En medio de la depresión
extrema, brilló de pronto otra posibilidad: quizá mi fracaso al intentar
sostener mi vida no fuera en realidad una enfermedad, una perturbación mental
ni una señal de debilidad o de disfunción. Quizá,
de entrada, aquella no fuera mi vida, la vida que debía sostener en pie,
y yo no fuera quien pensaba que era. Quizá la verdadera libertad no tuviera
nada que ver con ser una ola mejor dentro del océano, con perfeccionar el
relato de mí mismo que me contaba. Quizá la libertad tenía que ver sola y
exclusivamente con despertar del sueño en el que somos olas separadas, y con
abrazar todo lo que aparece en el océano de la experiencia presente. Quizá ese fuera mi
trabajo, mi verdadera vocación en la vida: aceptar profundamente la experiencia
presente, desprenderme de todas las ideas sobre cómo debería ser este momento,
en vez de empeñarme en sostener una falsa imagen de mí mismo.
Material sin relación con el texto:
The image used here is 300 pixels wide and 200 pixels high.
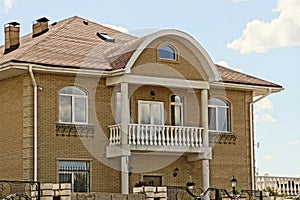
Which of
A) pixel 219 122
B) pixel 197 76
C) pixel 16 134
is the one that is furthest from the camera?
pixel 219 122

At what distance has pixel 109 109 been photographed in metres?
28.9

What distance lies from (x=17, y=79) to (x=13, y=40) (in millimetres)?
3110

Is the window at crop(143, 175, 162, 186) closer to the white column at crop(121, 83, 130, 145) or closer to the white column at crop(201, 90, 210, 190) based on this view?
the white column at crop(201, 90, 210, 190)

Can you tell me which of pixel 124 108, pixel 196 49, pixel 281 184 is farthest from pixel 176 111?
pixel 281 184

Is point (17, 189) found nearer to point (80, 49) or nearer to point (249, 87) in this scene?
point (80, 49)

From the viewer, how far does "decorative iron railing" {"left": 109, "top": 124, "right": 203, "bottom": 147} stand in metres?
28.0

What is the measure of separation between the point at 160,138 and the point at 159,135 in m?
Answer: 0.11

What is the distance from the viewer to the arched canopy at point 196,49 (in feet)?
93.1

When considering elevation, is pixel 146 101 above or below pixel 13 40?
below

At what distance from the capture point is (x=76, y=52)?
95.2 feet

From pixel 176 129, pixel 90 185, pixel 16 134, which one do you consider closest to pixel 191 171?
pixel 176 129

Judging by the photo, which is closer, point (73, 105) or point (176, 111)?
point (73, 105)

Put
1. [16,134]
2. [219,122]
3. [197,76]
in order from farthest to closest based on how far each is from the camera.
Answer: [219,122] → [197,76] → [16,134]

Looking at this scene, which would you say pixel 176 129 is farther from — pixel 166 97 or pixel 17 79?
pixel 17 79
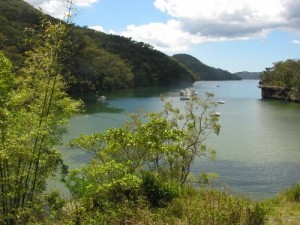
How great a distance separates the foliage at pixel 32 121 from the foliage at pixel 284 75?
8898 cm

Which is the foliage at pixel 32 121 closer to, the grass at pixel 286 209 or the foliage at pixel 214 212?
the foliage at pixel 214 212

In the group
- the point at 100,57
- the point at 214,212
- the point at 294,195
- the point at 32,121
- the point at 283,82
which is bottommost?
the point at 294,195

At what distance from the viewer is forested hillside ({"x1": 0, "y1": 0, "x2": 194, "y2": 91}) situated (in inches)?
3482

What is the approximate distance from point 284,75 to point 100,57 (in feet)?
200

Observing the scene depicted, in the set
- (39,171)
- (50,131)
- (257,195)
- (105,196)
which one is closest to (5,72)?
(50,131)

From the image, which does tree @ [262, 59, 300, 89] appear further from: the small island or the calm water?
the calm water

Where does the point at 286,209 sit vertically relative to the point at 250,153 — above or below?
above

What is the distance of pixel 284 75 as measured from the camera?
10119 centimetres

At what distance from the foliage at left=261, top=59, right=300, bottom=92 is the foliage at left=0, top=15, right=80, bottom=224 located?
88984 mm

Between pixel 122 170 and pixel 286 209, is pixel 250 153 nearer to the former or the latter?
pixel 286 209

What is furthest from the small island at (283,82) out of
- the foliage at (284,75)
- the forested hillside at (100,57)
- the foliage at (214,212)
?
the foliage at (214,212)

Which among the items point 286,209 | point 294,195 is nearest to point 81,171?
point 286,209

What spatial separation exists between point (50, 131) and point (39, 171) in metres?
1.72

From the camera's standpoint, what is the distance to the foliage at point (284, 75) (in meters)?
95.4
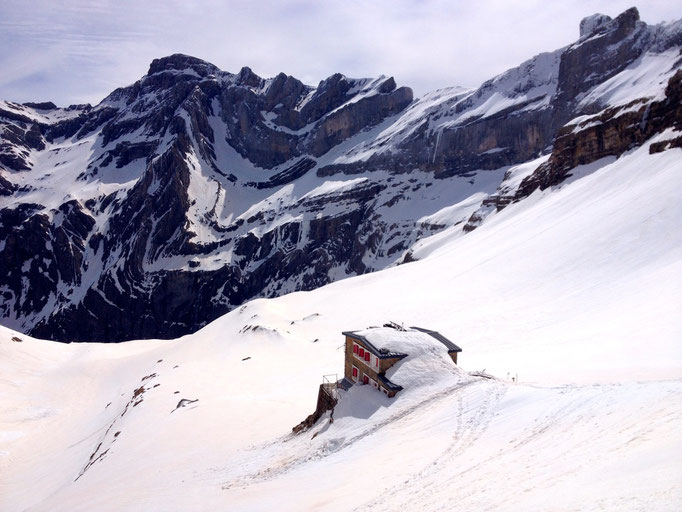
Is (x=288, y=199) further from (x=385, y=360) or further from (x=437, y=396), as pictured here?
(x=437, y=396)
Empecé a perder interés en
fingir que era lo que no era. Empecé a perder interés en oponer resistencia al
momento presente. Empecé a enamorarme de la experiencia presente. Descubrí la
profunda aceptación inherente a cada pensamiento, a cada sensación, a cada
sentimiento, y el sufrimiento comenzó a caer en picado. Me di cuenta de que no
era un ser defectuoso ni nunca lo había sido, y de que esto era igualmente
aplicable a todos los demás seres humanos del planeta.
El sufrimiento humano
puede parecer tan insondable, incontrolable, impenetrable…, un problema
demasiado descomunal para poder remediarlo. A veces parece tan sin sentido, tan
inexplicable y tan fortuito y repentino que lo único que uno puede decir es:
“¿Qué me pasa? ¿Qué es lo que estoy haciendo mal?”, “¡Debe de ser por mí, por
mi forma de ser!”, “Será que es mi sino sufrir así!”, “Seguro que es la genética,
o algún desequilibrio químico del cerebro”.
Yo no creo que haya nadie
fundamentalmente incapacitado para la vida, que nadie tenga que sufrir, que
haya ninguna desdicha predestinada o inherente a nosotros en modo alguno.